Surface enhanced Raman spectroscopy (SERS) study of diluted solutions of Cimetidine and some of its metallocomplexes.

Cimetidine (cim) is a drug used in the treatment of peptic ulcer, and acts as a powerful histamine H2-receptor antagonist. Cim is able to coordinate transition metal ions, and some clinical studies upported the hypothesis that the interaction with metals may play an portant role in vivo [1]. SERS technique offers the suitable sensitivity to study these interactions at physiological concentrations. Figure 1 shows the 300–1800 cm-1 spectral region of SERS spectra of cim and of cim:Me 1:1 complexes. Noticeable differences are observed in the presence of divalent cations, mainly in the 600-1100 cm-1 spectral region, particularly in the case of Cu++ ions (d). Also the relative intensity of the bands near 1300 cm-1 changes, with the appearance, in the cim:Cu++ system, of a new component at 1320 cm-1. Moreover, the νCN stretching band at about 2200 cm-1 shifts to higher frequency in the presence of copper ions.

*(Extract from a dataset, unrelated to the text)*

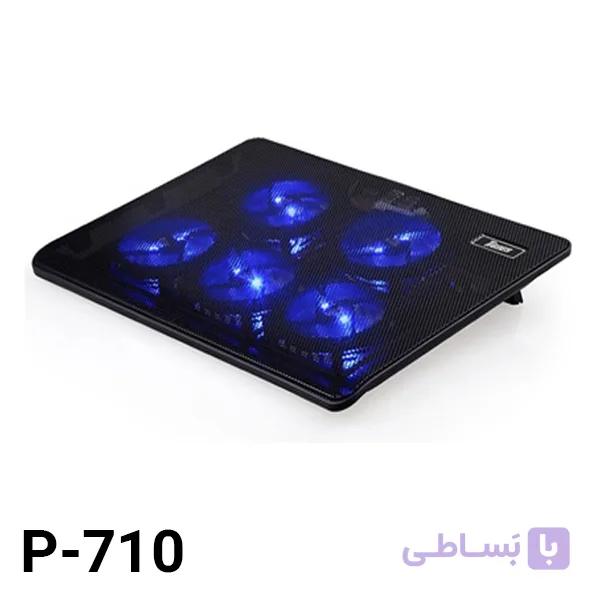 پایه خنک کننده پی نت P-710 — تصویر 1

An ab initio calculation with the HF/6-31G** basis set was performed to estimate the energetic stability consequent to the binding of the different groups of cim with Ag surface and used to determine the optimized geometry of cim and of cim:Me 1:1 complexes adsorbed on the colloid. The SERS and DFT results suggest that the site of adsorption changes. Moreover, they differs noticeably from the Raman spectra of the pure solid crystalline cim and of some solid cim-Me complexes [2], confirming the great ability of SERS technique to deal with problems related to the biomedical field. Moreover, they support the hypothesis that the copper ion plays an important role in increasing the pharmacological efficacy of cim.